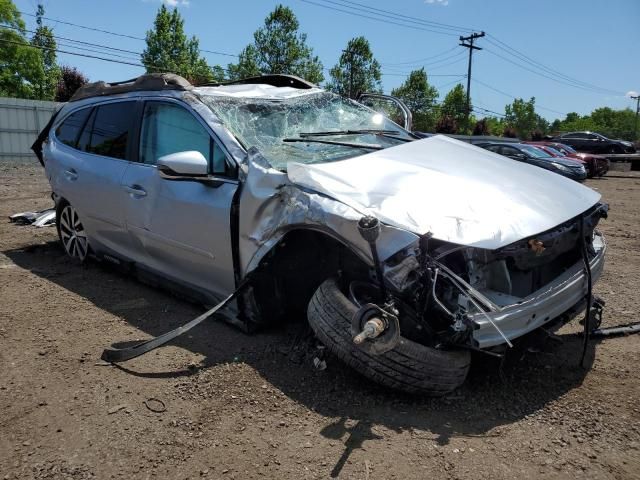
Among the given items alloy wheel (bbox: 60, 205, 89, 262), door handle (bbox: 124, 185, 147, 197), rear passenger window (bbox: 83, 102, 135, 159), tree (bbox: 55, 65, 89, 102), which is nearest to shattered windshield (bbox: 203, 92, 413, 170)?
door handle (bbox: 124, 185, 147, 197)

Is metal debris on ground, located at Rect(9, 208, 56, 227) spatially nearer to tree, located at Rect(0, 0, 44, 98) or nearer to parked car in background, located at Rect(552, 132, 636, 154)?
parked car in background, located at Rect(552, 132, 636, 154)

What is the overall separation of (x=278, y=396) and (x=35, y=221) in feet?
19.3

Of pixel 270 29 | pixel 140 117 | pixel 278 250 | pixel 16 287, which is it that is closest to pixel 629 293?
pixel 278 250

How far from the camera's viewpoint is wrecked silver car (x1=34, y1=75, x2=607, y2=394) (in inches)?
102

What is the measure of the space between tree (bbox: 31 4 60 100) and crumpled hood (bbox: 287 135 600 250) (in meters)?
50.0

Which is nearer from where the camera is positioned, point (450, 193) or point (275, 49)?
point (450, 193)

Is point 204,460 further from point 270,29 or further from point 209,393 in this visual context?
point 270,29

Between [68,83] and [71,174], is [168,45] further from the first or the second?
[71,174]

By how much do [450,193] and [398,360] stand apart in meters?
0.99

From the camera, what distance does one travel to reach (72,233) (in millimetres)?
5258

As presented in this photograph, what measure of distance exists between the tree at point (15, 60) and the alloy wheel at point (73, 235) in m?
47.5

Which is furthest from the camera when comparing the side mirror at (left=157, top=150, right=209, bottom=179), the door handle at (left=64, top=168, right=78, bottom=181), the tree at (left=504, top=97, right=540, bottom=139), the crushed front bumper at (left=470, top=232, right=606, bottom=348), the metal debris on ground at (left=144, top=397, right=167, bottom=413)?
the tree at (left=504, top=97, right=540, bottom=139)

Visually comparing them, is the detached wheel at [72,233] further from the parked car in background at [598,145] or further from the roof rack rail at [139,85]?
the parked car in background at [598,145]

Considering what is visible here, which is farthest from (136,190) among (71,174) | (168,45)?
(168,45)
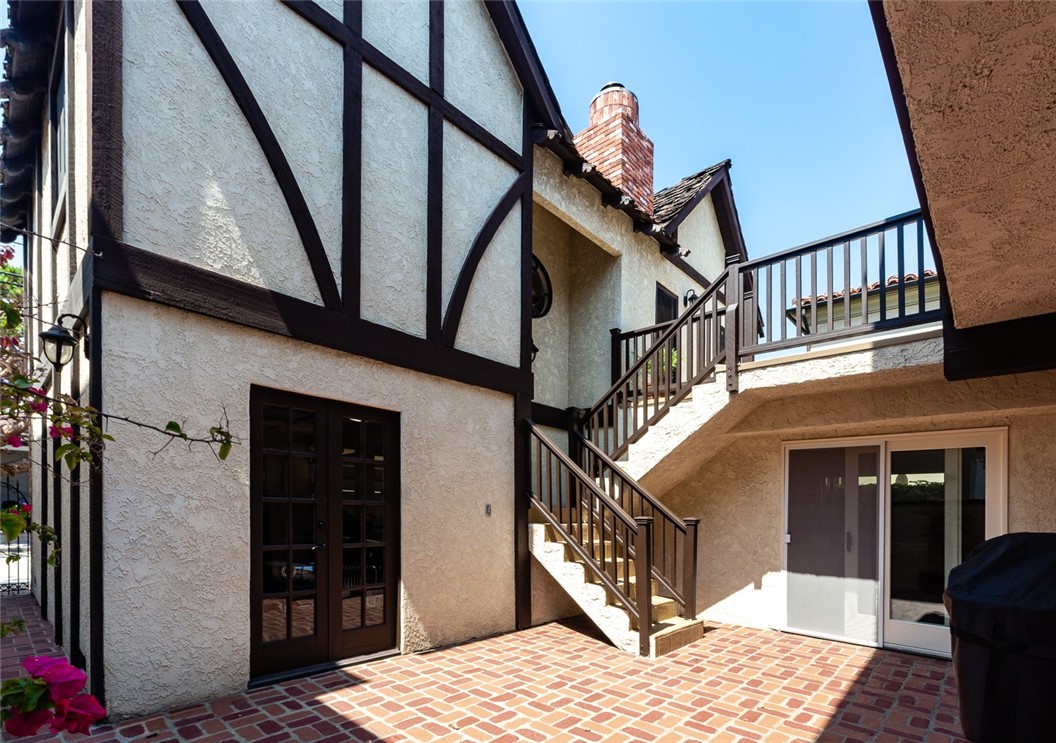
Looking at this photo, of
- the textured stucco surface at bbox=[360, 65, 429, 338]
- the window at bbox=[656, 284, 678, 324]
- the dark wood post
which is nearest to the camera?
the textured stucco surface at bbox=[360, 65, 429, 338]

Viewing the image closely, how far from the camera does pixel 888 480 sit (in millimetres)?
6145

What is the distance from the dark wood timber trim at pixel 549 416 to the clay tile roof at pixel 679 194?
3.55 metres

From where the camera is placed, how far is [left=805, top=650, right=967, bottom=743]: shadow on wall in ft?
12.7

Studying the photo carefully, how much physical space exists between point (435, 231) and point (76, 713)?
488 centimetres

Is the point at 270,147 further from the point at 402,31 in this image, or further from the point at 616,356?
the point at 616,356

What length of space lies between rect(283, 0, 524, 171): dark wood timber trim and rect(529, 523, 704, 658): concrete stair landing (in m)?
4.09

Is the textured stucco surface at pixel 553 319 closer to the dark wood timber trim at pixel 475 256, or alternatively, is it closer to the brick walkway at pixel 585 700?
the dark wood timber trim at pixel 475 256

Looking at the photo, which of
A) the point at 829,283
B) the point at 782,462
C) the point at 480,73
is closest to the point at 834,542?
the point at 782,462

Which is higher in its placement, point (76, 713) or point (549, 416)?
point (549, 416)

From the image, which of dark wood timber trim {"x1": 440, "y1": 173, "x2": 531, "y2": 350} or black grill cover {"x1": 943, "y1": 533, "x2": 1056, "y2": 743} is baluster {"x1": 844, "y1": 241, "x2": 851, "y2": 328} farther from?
dark wood timber trim {"x1": 440, "y1": 173, "x2": 531, "y2": 350}

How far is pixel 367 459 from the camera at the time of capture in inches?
202

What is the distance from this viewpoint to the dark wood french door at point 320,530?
14.4 feet

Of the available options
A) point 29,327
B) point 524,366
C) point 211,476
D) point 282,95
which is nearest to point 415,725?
point 211,476

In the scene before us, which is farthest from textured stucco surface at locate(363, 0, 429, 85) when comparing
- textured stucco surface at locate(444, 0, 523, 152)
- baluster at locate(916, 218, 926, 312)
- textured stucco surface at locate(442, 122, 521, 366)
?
baluster at locate(916, 218, 926, 312)
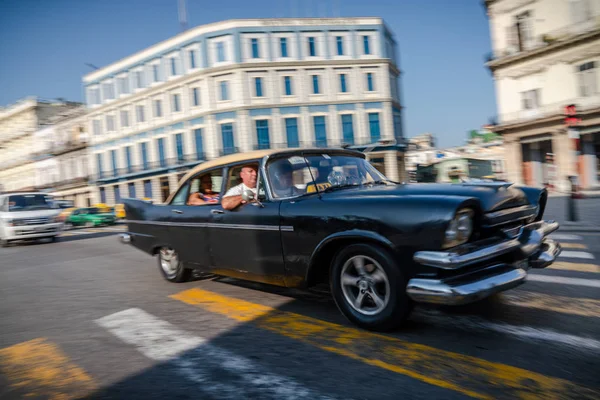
--------------------
**OBJECTIVE**
Put the lines above into a numbered list, leaving out the blank lines and the pictures.

**SOLUTION TO THIS PROBLEM**
1. Among the given items alloy wheel (bbox: 60, 205, 89, 262), door handle (bbox: 124, 185, 147, 197), rear passenger window (bbox: 83, 102, 135, 159), tree (bbox: 55, 65, 89, 102), which is nearest to shattered windshield (bbox: 203, 92, 413, 170)?
2. door handle (bbox: 124, 185, 147, 197)
3. Is metal debris on ground, located at Rect(9, 208, 56, 227) spatially nearer to tree, located at Rect(0, 0, 44, 98) or nearer to parked car in background, located at Rect(552, 132, 636, 154)?
4. parked car in background, located at Rect(552, 132, 636, 154)
5. What is the overall separation of (x=278, y=396) and (x=35, y=221) in feet?
6. 19.3
7. Of pixel 270 29 | pixel 140 117 | pixel 278 250 | pixel 16 287, which is it that is closest to pixel 629 293?
8. pixel 278 250
9. How far from the camera's viewpoint is wrecked silver car (x1=34, y1=75, x2=607, y2=394) (in inches)?
10. 102
11. What is the measure of the space between tree (bbox: 31 4 60 100) and crumpled hood (bbox: 287 135 600 250) (in meters)?
12. 50.0
13. Which is nearer from where the camera is positioned, point (450, 193) or point (275, 49)?
14. point (450, 193)
15. Is point 204,460 further from point 270,29 or further from point 209,393 in this visual context?
16. point 270,29
17. Between [68,83] and [71,174], is [168,45] further from the first or the second?
18. [71,174]
19. By how much do [450,193] and [398,360] stand apart in meters?
20. 0.99
21. From the camera, what distance does one travel to reach (72,233) (in millimetres)?
22. 5258
23. As presented in this photograph, what measure of distance exists between the tree at point (15, 60) and the alloy wheel at point (73, 235) in m?
24. 47.5
25. Which is furthest from the camera when comparing the side mirror at (left=157, top=150, right=209, bottom=179), the door handle at (left=64, top=168, right=78, bottom=181), the tree at (left=504, top=97, right=540, bottom=139), the crushed front bumper at (left=470, top=232, right=606, bottom=348), the metal debris on ground at (left=144, top=397, right=167, bottom=413)?
26. the tree at (left=504, top=97, right=540, bottom=139)
27. Visually comparing them, is the detached wheel at [72,233] further from the parked car in background at [598,145] or further from the roof rack rail at [139,85]?
28. the parked car in background at [598,145]
29. Considering what is visible here, which is farthest from (136,190) among (71,174) | (168,45)?
30. (168,45)
31. Looking at this photo, of
32. - the textured stucco surface at bbox=[360, 65, 429, 338]
33. - the window at bbox=[656, 284, 678, 324]
34. - the dark wood post
35. which is nearest to the camera?
36. the textured stucco surface at bbox=[360, 65, 429, 338]
37. Viewing the image closely, how far from the camera does pixel 888 480 sit (in millimetres)?
38. 6145
39. What is the distance from the dark wood timber trim at pixel 549 416 to the clay tile roof at pixel 679 194?
40. 3.55 metres
41. From where the camera is placed, how far is [left=805, top=650, right=967, bottom=743]: shadow on wall in ft?
42. 12.7
43. Studying the photo carefully, how much physical space exists between point (435, 231) and point (76, 713)?
44. 488 centimetres
45. Is the point at 270,147 further from the point at 402,31 in this image, or further from the point at 616,356?
46. the point at 616,356
47. What length of space lies between rect(283, 0, 524, 171): dark wood timber trim and rect(529, 523, 704, 658): concrete stair landing (in m)?
48. 4.09
49. Is the textured stucco surface at pixel 553 319 closer to the dark wood timber trim at pixel 475 256, or alternatively, is it closer to the brick walkway at pixel 585 700?
50. the dark wood timber trim at pixel 475 256
51. Looking at the photo, which of
52. A) the point at 829,283
53. B) the point at 782,462
54. C) the point at 480,73
55. is closest to the point at 834,542?
56. the point at 782,462
57. Which is higher in its placement, point (76, 713) or point (549, 416)?
58. point (549, 416)
59. From the image, which of dark wood timber trim {"x1": 440, "y1": 173, "x2": 531, "y2": 350} or black grill cover {"x1": 943, "y1": 533, "x2": 1056, "y2": 743} is baluster {"x1": 844, "y1": 241, "x2": 851, "y2": 328} farther from?
60. dark wood timber trim {"x1": 440, "y1": 173, "x2": 531, "y2": 350}
61. How far is pixel 367 459 from the camera at the time of capture in inches?
62. 202
63. What is the distance from this viewpoint to the dark wood french door at point 320,530?
64. 14.4 feet
65. Of the available options
66. A) point 29,327
67. B) point 524,366
68. C) point 211,476
69. D) point 282,95
70. which is nearest to point 415,725?
71. point 211,476
72. In the scene before us, which is farthest from textured stucco surface at locate(363, 0, 429, 85) when comparing
73. - textured stucco surface at locate(444, 0, 523, 152)
74. - baluster at locate(916, 218, 926, 312)
75. - textured stucco surface at locate(442, 122, 521, 366)
76. ?
77. baluster at locate(916, 218, 926, 312)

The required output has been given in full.